• **TO BE DONE**:
Present the lines below as a Markdown table with two columns, Row and Text: number each row and put the line beside it, skipping blank lines. Leave the pictures out of the answer.

• **SOURCE MATERIAL**:

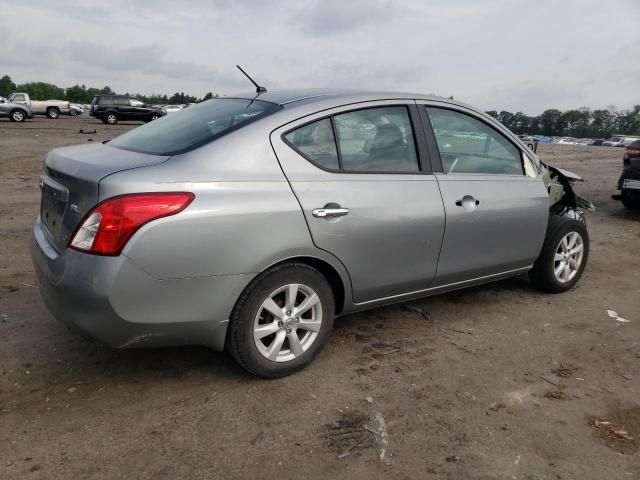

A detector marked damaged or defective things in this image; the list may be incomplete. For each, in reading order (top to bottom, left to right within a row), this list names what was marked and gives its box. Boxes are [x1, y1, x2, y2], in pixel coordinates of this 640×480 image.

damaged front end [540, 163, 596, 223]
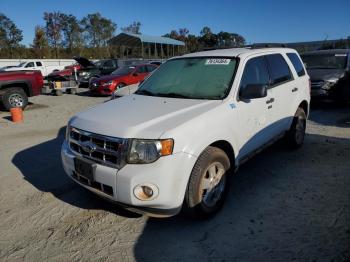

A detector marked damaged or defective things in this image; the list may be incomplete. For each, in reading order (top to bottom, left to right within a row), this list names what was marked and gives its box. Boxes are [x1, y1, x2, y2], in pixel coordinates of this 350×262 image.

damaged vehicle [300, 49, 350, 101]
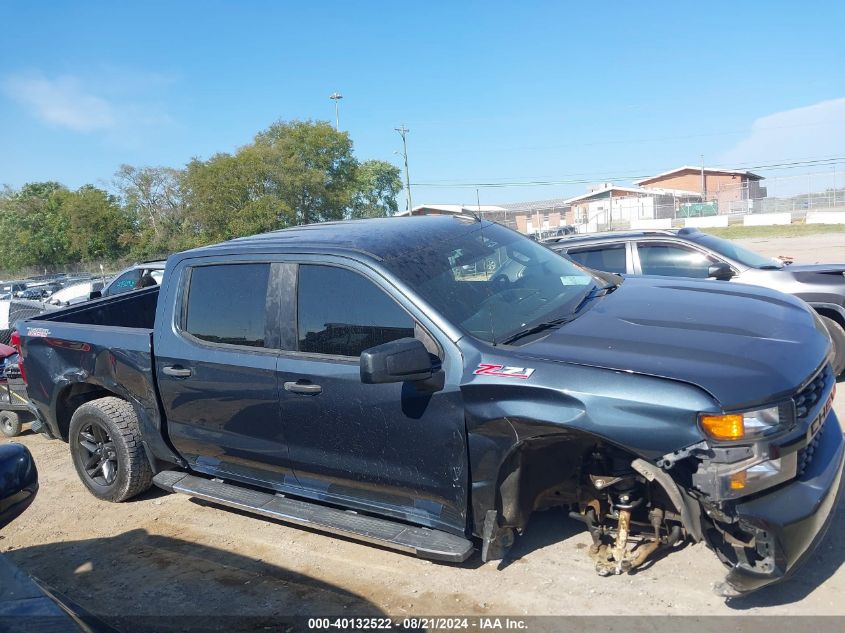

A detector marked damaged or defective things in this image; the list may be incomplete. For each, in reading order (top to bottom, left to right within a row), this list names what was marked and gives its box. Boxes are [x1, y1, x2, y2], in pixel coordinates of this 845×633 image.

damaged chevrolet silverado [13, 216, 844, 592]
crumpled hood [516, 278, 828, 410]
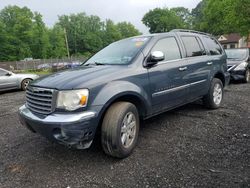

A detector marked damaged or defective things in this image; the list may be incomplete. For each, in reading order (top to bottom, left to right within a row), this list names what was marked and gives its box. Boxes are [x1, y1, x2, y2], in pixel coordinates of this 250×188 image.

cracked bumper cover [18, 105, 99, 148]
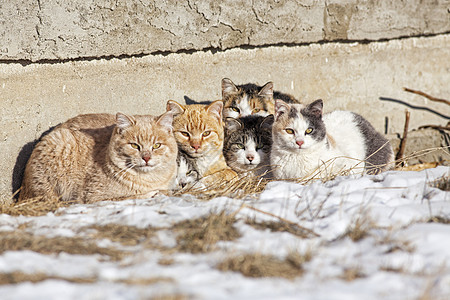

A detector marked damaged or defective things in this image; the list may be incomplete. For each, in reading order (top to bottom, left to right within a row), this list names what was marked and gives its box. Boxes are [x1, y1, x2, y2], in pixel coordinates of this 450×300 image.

• **SOLUTION FOR THIS EXERCISE**:
| Row | Text |
|---|---|
| 1 | A detector marked damaged or defective things in this image; the list may be incomplete. For each, in reading order (top to bottom, left to right within a row), this list names what was marked and gives its box. Boxes are [x1, y1, x2, y2], in pixel coordinates of this 640×480 image. |
| 2 | damaged front end [540, 163, 596, 223] |
| 3 | A detector marked damaged or defective things in this image; the list may be incomplete. For each, in reading order (top to bottom, left to right within a row), this list names what was marked and gives its box. Boxes are [x1, y1, x2, y2], in pixel coordinates of this 350×262 image. |
| 4 | damaged vehicle [300, 49, 350, 101] |
| 5 | A detector marked damaged or defective things in this image; the list may be incomplete. For each, in reading order (top to bottom, left to right within a row), this list names what was marked and gives its box. Boxes are [x1, y1, x2, y2], in pixel coordinates of this 845×633 image. |
| 6 | damaged chevrolet silverado [13, 216, 844, 592] |
| 7 | crumpled hood [516, 278, 828, 410] |
| 8 | A detector marked damaged or defective things in this image; the list may be incomplete. For each, in reading order (top to bottom, left to right within a row), this list names what was marked and gives its box. Boxes are [x1, y1, x2, y2], in pixel coordinates of this 250×188 image. |
| 9 | cracked bumper cover [18, 105, 99, 148] |
| 10 | A detector marked damaged or defective things in this image; the list may be incomplete. For each, in reading order (top to bottom, left to right within a row), this list names what was marked and gives its box. Boxes are [x1, y1, x2, y2], in pixel coordinates of this 450×300 image. |